# Supplied records
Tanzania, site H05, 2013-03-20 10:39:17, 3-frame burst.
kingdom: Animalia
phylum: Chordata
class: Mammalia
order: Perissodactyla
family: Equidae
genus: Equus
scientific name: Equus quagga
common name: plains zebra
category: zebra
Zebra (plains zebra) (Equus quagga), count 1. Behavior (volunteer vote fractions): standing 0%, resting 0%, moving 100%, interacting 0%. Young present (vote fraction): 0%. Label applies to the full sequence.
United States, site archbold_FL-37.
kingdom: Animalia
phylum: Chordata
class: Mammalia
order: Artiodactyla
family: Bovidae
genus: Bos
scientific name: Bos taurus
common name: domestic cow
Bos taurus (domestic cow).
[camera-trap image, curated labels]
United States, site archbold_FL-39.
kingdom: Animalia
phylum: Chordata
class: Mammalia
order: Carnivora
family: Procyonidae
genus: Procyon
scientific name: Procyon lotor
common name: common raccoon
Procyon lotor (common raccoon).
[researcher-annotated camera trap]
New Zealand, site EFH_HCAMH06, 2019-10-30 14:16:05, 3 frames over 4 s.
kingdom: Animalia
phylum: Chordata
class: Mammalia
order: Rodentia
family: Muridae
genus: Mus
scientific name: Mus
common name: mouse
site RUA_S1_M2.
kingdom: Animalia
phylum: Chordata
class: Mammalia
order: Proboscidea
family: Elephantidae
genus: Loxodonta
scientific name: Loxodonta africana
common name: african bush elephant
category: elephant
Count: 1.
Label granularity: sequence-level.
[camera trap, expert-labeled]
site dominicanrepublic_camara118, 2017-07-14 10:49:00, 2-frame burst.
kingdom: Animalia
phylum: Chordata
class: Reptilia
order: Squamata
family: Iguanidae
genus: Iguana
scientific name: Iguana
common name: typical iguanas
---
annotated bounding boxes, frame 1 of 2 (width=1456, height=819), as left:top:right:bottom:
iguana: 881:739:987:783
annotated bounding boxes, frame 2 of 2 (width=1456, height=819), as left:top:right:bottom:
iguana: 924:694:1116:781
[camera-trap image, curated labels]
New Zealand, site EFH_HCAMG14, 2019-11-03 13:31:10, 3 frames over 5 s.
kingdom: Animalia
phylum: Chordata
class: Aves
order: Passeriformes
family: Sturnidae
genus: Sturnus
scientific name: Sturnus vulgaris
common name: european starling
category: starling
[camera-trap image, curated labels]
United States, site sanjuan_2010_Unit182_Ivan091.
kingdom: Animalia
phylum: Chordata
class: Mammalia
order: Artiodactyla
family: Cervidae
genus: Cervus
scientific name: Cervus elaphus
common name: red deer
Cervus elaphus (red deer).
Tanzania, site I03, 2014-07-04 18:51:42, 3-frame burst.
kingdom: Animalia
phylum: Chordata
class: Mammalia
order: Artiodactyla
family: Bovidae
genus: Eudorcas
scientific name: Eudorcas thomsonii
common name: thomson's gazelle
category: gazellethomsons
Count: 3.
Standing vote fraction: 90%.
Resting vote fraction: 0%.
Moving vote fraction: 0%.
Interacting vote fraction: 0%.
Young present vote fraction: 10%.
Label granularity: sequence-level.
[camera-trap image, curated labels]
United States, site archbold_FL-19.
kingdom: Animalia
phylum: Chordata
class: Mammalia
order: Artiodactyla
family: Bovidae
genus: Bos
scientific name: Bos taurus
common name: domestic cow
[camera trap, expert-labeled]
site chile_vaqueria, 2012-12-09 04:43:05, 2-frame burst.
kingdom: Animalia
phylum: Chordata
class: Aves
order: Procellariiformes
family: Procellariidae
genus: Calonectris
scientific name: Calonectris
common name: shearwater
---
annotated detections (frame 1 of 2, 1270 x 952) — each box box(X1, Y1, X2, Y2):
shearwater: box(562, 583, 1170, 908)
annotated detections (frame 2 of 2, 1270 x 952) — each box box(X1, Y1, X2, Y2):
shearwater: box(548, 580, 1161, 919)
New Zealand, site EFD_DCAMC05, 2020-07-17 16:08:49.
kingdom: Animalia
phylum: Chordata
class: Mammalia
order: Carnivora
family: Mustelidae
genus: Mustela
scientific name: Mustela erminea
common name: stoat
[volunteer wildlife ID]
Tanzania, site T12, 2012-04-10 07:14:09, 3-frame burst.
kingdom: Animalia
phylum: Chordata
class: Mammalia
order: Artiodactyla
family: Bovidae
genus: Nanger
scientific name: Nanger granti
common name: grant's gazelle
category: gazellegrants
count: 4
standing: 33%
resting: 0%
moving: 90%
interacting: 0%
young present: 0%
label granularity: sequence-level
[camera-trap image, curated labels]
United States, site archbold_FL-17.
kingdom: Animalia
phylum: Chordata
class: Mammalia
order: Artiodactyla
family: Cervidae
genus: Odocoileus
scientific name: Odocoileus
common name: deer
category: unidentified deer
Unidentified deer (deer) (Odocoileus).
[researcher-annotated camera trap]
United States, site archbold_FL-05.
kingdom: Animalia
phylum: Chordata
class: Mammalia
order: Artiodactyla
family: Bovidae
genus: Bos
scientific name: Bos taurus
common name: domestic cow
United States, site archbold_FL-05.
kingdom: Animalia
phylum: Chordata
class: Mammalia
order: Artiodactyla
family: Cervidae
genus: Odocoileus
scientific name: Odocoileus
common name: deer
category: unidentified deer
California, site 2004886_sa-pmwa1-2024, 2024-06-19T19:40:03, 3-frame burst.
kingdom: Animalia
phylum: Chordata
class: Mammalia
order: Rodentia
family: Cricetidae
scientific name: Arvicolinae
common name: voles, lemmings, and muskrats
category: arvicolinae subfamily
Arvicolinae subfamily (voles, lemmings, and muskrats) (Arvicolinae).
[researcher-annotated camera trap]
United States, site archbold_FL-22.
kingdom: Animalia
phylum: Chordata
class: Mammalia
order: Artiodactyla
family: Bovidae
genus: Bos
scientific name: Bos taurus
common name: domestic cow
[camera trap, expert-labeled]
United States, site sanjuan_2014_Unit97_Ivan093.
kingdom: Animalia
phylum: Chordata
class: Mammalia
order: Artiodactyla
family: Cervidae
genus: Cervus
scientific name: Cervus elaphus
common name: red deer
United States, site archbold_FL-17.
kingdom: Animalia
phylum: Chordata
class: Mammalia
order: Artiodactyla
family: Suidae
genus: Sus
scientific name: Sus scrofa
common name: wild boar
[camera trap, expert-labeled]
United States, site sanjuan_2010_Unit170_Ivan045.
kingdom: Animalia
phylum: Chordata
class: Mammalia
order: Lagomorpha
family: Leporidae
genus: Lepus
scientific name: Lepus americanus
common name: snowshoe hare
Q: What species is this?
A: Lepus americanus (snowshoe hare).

# Aim of the exercise
Repeat every line of the listing without a single difference.

# Exercise result
Tanzania, site H05, 2013-03-20 10:39:17, 3-frame burst.
kingdom: Animalia
phylum: Chordata
class: Mammalia
order: Perissodactyla
family: Equidae
genus: Equus
scientific name: Equus quagga
common name: plains zebra
category: zebra
Zebra (plains zebra) (Equus quagga), count 1. Behavior (volunteer vote fractions): standing 0%, resting 0%, moving 100%, interacting 0%. Young present (vote fraction): 0%. Label applies to the full sequence.
United States, site archbold_FL-37.
kingdom: Animalia
phylum: Chordata
class: Mammalia
order: Artiodactyla
family: Bovidae
genus: Bos
scientific name: Bos taurus
common name: domestic cow
Bos taurus (domestic cow).
[camera-trap image, curated labels]
United States, site archbold_FL-39.
kingdom: Animalia
phylum: Chordata
class: Mammalia
order: Carnivora
family: Procyonidae
genus: Procyon
scientific name: Procyon lotor
common name: common raccoon
Procyon lotor (common raccoon).
[researcher-annotated camera trap]
New Zealand, site EFH_HCAMH06, 2019-10-30 14:16:05, 3 frames over 4 s.
kingdom: Animalia
phylum: Chordata
class: Mammalia
order: Rodentia
family: Muridae
genus: Mus
scientific name: Mus
common name: mouse
site RUA_S1_M2.
kingdom: Animalia
phylum: Chordata
class: Mammalia
order: Proboscidea
family: Elephantidae
genus: Loxodonta
scientific name: Loxodonta africana
common name: african bush elephant
category: elephant
Count: 1.
Label granularity: sequence-level.
[camera trap, expert-labeled]
site dominicanrepublic_camara118, 2017-07-14 10:49:00, 2-frame burst.
kingdom: Animalia
phylum: Chordata
class: Reptilia
order: Squamata
family: Iguanidae
genus: Iguana
scientific name: Iguana
common name: typical iguanas
---
annotated bounding boxes, frame 1 of 2 (width=1456, height=819), as left:top:right:bottom:
iguana: 881:739:987:783
annotated bounding boxes, frame 2 of 2 (width=1456, height=819), as left:top:right:bottom:
iguana: 924:694:1116:781
[camera-trap image, curated labels]
New Zealand, site EFH_HCAMG14, 2019-11-03 13:31:10, 3 frames over 5 s.
kingdom: Animalia
phylum: Chordata
class: Aves
order: Passeriformes
family: Sturnidae
genus: Sturnus
scientific name: Sturnus vulgaris
common name: european starling
category: starling
[camera-trap image, curated labels]
United States, site sanjuan_2010_Unit182_Ivan091.
kingdom: Animalia
phylum: Chordata
class: Mammalia
order: Artiodactyla
family: Cervidae
genus: Cervus
scientific name: Cervus elaphus
common name: red deer
Cervus elaphus (red deer).
Tanzania, site I03, 2014-07-04 18:51:42, 3-frame burst.
kingdom: Animalia
phylum: Chordata
class: Mammalia
order: Artiodactyla
family: Bovidae
genus: Eudorcas
scientific name: Eudorcas thomsonii
common name: thomson's gazelle
category: gazellethomsons
Count: 3.
Standing vote fraction: 90%.
Resting vote fraction: 0%.
Moving vote fraction: 0%.
Interacting vote fraction: 0%.
Young present vote fraction: 10%.
Label granularity: sequence-level.
[camera-trap image, curated labels]
United States, site archbold_FL-19.
kingdom: Animalia
phylum: Chordata
class: Mammalia
order: Artiodactyla
family: Bovidae
genus: Bos
scientific name: Bos taurus
common name: domestic cow
[camera trap, expert-labeled]
site chile_vaqueria, 2012-12-09 04:43:05, 2-frame burst.
kingdom: Animalia
phylum: Chordata
class: Aves
order: Procellariiformes
family: Procellariidae
genus: Calonectris
scientific name: Calonectris
common name: shearwater
---
annotated detections (frame 1 of 2, 1270 x 952) — each box box(X1, Y1, X2, Y2):
shearwater: box(562, 583, 1170, 908)
annotated detections (frame 2 of 2, 1270 x 952) — each box box(X1, Y1, X2, Y2):
shearwater: box(548, 580, 1161, 919)
New Zealand, site EFD_DCAMC05, 2020-07-17 16:08:49.
kingdom: Animalia
phylum: Chordata
class: Mammalia
order: Carnivora
family: Mustelidae
genus: Mustela
scientific name: Mustela erminea
common name: stoat
[volunteer wildlife ID]
Tanzania, site T12, 2012-04-10 07:14:09, 3-frame burst.
kingdom: Animalia
phylum: Chordata
class: Mammalia
order: Artiodactyla
family: Bovidae
genus: Nanger
scientific name: Nanger granti
common name: grant's gazelle
category: gazellegrants
count: 4
standing: 33%
resting: 0%
moving: 90%
interacting: 0%
young present: 0%
label granularity: sequence-level
[camera-trap image, curated labels]
United States, site archbold_FL-17.
kingdom: Animalia
phylum: Chordata
class: Mammalia
order: Artiodactyla
family: Cervidae
genus: Odocoileus
scientific name: Odocoileus
common name: deer
category: unidentified deer
Unidentified deer (deer) (Odocoileus).
[researcher-annotated camera trap]
United States, site archbold_FL-05.
kingdom: Animalia
phylum: Chordata
class: Mammalia
order: Artiodactyla
family: Bovidae
genus: Bos
scientific name: Bos taurus
common name: domestic cow
United States, site archbold_FL-05.
kingdom: Animalia
phylum: Chordata
class: Mammalia
order: Artiodactyla
family: Cervidae
genus: Odocoileus
scientific name: Odocoileus
common name: deer
category: unidentified deer
California, site 2004886_sa-pmwa1-2024, 2024-06-19T19:40:03, 3-frame burst.
kingdom: Animalia
phylum: Chordata
class: Mammalia
order: Rodentia
family: Cricetidae
scientific name: Arvicolinae
common name: voles, lemmings, and muskrats
category: arvicolinae subfamily
Arvicolinae subfamily (voles, lemmings, and muskrats) (Arvicolinae).
[researcher-annotated camera trap]
United States, site archbold_FL-22.
kingdom: Animalia
phylum: Chordata
class: Mammalia
order: Artiodactyla
family: Bovidae
genus: Bos
scientific name: Bos taurus
common name: domestic cow
[camera trap, expert-labeled]
United States, site sanjuan_2014_Unit97_Ivan093.
kingdom: Animalia
phylum: Chordata
class: Mammalia
order: Artiodactyla
family: Cervidae
genus: Cervus
scientific name: Cervus elaphus
common name: red deer
United States, site archbold_FL-17.
kingdom: Animalia
phylum: Chordata
class: Mammalia
order: Artiodactyla
family: Suidae
genus: Sus
scientific name: Sus scrofa
common name: wild boar
[camera trap, expert-labeled]
United States, site sanjuan_2010_Unit170_Ivan045.
kingdom: Animalia
phylum: Chordata
class: Mammalia
order: Lagomorpha
family: Leporidae
genus: Lepus
scientific name: Lepus americanus
common name: snowshoe hare
Q: What species is this?
A: Lepus americanus (snowshoe hare).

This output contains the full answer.